Audrey perks up a little. That answer we all know. “She’s cursed. A swan by day and a young woman by night. She can only be free if a man promises to love her, and her alone.”

“And how do you think she feels about that?”

Audrey’s chest rises and falls slowly. She’s still catching her breath, and probably praying that she’ll get off the hook very soon. “She’s sad…and confused. Angry?”

“You don’t know,” Monsieur Dabrowski says sharply. It’s not a question. “You have memorized the steps; you perform them extremely well. But you don’t understand how Odette feels. You’re not in her skin, in her heart, or her mind. You’re not the White Swan. You’re just Audrey Chapman, pretending to be.”

Audrey’s eyes grow wider as he speaks. Mine do, too. I can’t believe he just said that. She’s the best dancer I know.

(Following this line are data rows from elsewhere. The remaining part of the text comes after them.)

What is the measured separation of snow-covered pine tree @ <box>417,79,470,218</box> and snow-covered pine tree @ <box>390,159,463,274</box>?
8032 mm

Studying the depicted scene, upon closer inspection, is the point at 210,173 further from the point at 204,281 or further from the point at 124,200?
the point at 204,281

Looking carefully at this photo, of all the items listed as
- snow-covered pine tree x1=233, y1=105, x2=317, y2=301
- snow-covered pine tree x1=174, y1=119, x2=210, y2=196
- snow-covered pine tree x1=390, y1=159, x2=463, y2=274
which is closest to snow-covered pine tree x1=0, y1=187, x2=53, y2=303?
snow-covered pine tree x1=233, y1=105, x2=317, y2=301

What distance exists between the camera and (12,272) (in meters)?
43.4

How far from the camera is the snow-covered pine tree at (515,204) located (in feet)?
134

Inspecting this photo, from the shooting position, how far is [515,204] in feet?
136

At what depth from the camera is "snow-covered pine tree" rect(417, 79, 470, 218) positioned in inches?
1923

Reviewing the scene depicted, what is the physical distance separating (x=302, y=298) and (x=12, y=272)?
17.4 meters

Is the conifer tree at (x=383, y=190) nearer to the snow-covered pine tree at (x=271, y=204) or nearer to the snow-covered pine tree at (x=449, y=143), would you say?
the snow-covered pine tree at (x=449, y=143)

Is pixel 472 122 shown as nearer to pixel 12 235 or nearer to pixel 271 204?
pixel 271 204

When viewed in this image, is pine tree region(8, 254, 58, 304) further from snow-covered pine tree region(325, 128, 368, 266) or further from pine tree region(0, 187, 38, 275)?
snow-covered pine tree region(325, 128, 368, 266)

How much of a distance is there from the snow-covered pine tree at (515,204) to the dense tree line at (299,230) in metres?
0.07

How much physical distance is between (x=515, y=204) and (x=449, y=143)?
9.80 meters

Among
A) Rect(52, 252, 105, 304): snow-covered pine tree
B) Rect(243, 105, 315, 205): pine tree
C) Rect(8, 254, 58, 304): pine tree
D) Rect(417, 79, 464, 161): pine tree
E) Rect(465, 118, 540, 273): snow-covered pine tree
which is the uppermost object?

We rehearse for a while longer, but I can tell Audrey is elsewhere. The minute Monsieur Dabrowski leaves the room, she rushes to the bench; jams her arms through the sleeves of her cardigan; and wipes her sweaty forehead, along with the corners of her eyes (which are filling with tears), with the back of her hand. Then she snags her bag before running out. I call out after her, but she’s determined to get away as fast as possible. I don’t blame her.

* * *

On my way home, I almost fall asleep on the shoulder of the businesswoman sitting next to me on the métro. In the subway car, a young man croons a song in French a cappella, looking for tips, and the music begins to lull me to sleep. I’m not just tired. I’m drained, wiped, completely done in. In fact, I don’t think I understood the true meaning of exhaustion until this week. Sure, I’ve taken my fair share of Epsom baths, I’ve used ice packs on every part of my body, and I’ve spent hours stretching while watching videos of the greatest ballerinas performing in the classics. But I have never felt like the shoulder of a total stranger would be an appropriate place to rest my head. Until now.